Please pull out every one of the rows below and reproduce each line unchanged, in the same order.

════════════════

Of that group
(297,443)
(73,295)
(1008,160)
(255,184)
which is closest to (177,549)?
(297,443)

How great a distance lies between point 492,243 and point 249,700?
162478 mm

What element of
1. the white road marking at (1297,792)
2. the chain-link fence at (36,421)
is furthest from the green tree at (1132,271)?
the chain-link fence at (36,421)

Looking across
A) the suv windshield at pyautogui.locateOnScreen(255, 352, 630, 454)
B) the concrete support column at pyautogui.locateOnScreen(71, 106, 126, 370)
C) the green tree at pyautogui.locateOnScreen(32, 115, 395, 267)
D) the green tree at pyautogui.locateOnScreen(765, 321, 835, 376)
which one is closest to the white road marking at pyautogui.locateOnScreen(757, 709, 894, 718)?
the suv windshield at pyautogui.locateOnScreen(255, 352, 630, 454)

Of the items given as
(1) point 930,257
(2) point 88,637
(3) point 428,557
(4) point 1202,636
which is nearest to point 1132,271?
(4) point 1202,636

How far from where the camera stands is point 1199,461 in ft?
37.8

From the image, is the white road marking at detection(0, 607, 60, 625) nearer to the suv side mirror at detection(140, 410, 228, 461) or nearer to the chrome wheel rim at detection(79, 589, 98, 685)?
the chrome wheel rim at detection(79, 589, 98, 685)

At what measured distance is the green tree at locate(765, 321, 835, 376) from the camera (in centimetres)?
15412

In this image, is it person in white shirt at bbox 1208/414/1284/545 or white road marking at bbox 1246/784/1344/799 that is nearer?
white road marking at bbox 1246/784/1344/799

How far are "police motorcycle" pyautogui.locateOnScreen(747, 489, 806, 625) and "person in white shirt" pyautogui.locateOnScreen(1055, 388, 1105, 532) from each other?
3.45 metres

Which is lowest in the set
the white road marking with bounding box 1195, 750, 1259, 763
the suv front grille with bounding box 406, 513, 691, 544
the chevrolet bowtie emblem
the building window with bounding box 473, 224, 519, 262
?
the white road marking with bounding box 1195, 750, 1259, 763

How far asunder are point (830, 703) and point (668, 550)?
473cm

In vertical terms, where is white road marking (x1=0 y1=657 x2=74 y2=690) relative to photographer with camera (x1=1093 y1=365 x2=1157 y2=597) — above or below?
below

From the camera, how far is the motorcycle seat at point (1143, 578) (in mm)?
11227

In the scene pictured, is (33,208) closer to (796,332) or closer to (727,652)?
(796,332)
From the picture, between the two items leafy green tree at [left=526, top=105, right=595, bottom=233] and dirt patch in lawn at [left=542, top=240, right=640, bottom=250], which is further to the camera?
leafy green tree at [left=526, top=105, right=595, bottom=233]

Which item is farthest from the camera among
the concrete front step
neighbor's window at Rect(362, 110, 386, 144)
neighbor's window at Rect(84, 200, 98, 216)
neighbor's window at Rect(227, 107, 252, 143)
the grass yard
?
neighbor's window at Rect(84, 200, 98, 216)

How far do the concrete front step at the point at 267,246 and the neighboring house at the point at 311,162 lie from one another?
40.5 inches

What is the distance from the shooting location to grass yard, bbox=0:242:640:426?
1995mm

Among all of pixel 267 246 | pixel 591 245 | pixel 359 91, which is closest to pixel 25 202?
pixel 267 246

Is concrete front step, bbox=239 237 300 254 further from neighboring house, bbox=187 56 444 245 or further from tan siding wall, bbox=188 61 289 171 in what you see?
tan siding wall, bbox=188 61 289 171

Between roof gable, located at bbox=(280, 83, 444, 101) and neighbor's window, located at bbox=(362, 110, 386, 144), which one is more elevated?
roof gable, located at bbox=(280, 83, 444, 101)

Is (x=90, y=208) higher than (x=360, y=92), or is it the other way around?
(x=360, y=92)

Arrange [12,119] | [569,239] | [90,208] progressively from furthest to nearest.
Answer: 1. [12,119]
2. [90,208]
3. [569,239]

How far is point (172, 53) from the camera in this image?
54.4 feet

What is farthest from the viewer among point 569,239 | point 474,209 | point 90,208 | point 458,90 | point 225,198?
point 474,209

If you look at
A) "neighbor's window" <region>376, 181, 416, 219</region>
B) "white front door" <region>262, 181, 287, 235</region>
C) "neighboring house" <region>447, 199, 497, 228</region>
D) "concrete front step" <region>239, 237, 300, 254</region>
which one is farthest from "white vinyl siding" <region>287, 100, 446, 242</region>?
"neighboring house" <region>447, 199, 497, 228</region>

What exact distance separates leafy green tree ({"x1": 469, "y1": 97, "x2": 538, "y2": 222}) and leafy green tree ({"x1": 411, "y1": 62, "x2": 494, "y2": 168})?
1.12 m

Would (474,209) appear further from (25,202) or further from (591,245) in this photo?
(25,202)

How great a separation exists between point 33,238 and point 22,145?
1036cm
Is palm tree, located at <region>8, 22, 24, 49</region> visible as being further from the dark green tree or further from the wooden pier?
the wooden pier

════════════════

THE SOLUTION:
Of that group
(297,443)
(73,295)
(1008,160)
(255,184)
which is closest to (177,549)?
(297,443)

How great a distance lies between point 492,243 and point 249,700?
162478 mm

What element of
1. the white road marking at (1297,792)
2. the chain-link fence at (36,421)
is furthest from the green tree at (1132,271)?
the chain-link fence at (36,421)

Looking across
A) the suv windshield at pyautogui.locateOnScreen(255, 352, 630, 454)
B) the concrete support column at pyautogui.locateOnScreen(71, 106, 126, 370)
C) the green tree at pyautogui.locateOnScreen(32, 115, 395, 267)
D) the green tree at pyautogui.locateOnScreen(765, 321, 835, 376)
which one is closest to the white road marking at pyautogui.locateOnScreen(757, 709, 894, 718)?
the suv windshield at pyautogui.locateOnScreen(255, 352, 630, 454)

Of the items given as
(1) point 930,257
(2) point 88,637
(3) point 428,557
(4) point 1202,636
which is nearest to point 1132,271?
(4) point 1202,636

How far from where the camera stands is point 1199,461 in ft?
37.8

From the image, is the white road marking at detection(0, 607, 60, 625) nearer to the suv side mirror at detection(140, 410, 228, 461) or nearer to the chrome wheel rim at detection(79, 589, 98, 685)?
the chrome wheel rim at detection(79, 589, 98, 685)

At what measured distance is the green tree at locate(765, 321, 835, 376) from the camera (in centimetres)?
15412

In this image, is it person in white shirt at bbox 1208/414/1284/545 or white road marking at bbox 1246/784/1344/799 that is nearer?
white road marking at bbox 1246/784/1344/799

How far are "police motorcycle" pyautogui.locateOnScreen(747, 489, 806, 625) and "person in white shirt" pyautogui.locateOnScreen(1055, 388, 1105, 532) from each other?
3.45 metres

Which is lowest in the set
the white road marking with bounding box 1195, 750, 1259, 763
the suv front grille with bounding box 406, 513, 691, 544
the chevrolet bowtie emblem
the building window with bounding box 473, 224, 519, 262
?
the white road marking with bounding box 1195, 750, 1259, 763

How far asunder are point (830, 703) and point (668, 550)?
473cm

In vertical terms, where is white road marking (x1=0 y1=657 x2=74 y2=690) relative to photographer with camera (x1=1093 y1=365 x2=1157 y2=597) — above or below?
below

From the camera, how far is the motorcycle seat at point (1143, 578) (in mm)?
11227

In the scene pictured, is (33,208) closer to (796,332) or closer to (727,652)?
(796,332)
From the picture, between the two items leafy green tree at [left=526, top=105, right=595, bottom=233] and dirt patch in lawn at [left=542, top=240, right=640, bottom=250], which is further to the camera?
leafy green tree at [left=526, top=105, right=595, bottom=233]

Which item is farthest from the camera among
the concrete front step
neighbor's window at Rect(362, 110, 386, 144)
neighbor's window at Rect(84, 200, 98, 216)
neighbor's window at Rect(227, 107, 252, 143)
the grass yard
?
neighbor's window at Rect(84, 200, 98, 216)

How far do the concrete front step at the point at 267,246 and the neighboring house at the point at 311,162 lie from one another?
40.5 inches

What is the distance from the shooting location to grass yard, bbox=0:242:640:426?
1995mm

Among all of pixel 267 246 | pixel 591 245 | pixel 359 91, which is closest to pixel 25 202?
pixel 267 246

Is concrete front step, bbox=239 237 300 254 further from neighboring house, bbox=187 56 444 245 or further from tan siding wall, bbox=188 61 289 171 in what you see?
tan siding wall, bbox=188 61 289 171

Between roof gable, located at bbox=(280, 83, 444, 101) and neighbor's window, located at bbox=(362, 110, 386, 144), which one is more elevated?
roof gable, located at bbox=(280, 83, 444, 101)

Is (x=90, y=208) higher than (x=360, y=92), or is it the other way around?
(x=360, y=92)

Arrange [12,119] | [569,239] | [90,208] progressively from furthest to nearest.
Answer: 1. [12,119]
2. [90,208]
3. [569,239]

How far is point (172, 53) from the camera in this image?
54.4 feet

What is farthest from the viewer among point 569,239 | point 474,209 | point 90,208 | point 458,90 | point 225,198?
point 474,209

If you look at
A) "neighbor's window" <region>376, 181, 416, 219</region>
B) "white front door" <region>262, 181, 287, 235</region>
C) "neighboring house" <region>447, 199, 497, 228</region>
D) "concrete front step" <region>239, 237, 300, 254</region>
which one is farthest from "white vinyl siding" <region>287, 100, 446, 242</region>?
"neighboring house" <region>447, 199, 497, 228</region>

What exact distance separates leafy green tree ({"x1": 469, "y1": 97, "x2": 538, "y2": 222}) and leafy green tree ({"x1": 411, "y1": 62, "x2": 494, "y2": 168})?
1.12 m

Would (474,209) appear further from (25,202) or further from (591,245) in this photo?
(25,202)

How great a separation exists between point 33,238 and point 22,145?
1036cm
Is palm tree, located at <region>8, 22, 24, 49</region> visible as being further from the dark green tree or further from the wooden pier?
the wooden pier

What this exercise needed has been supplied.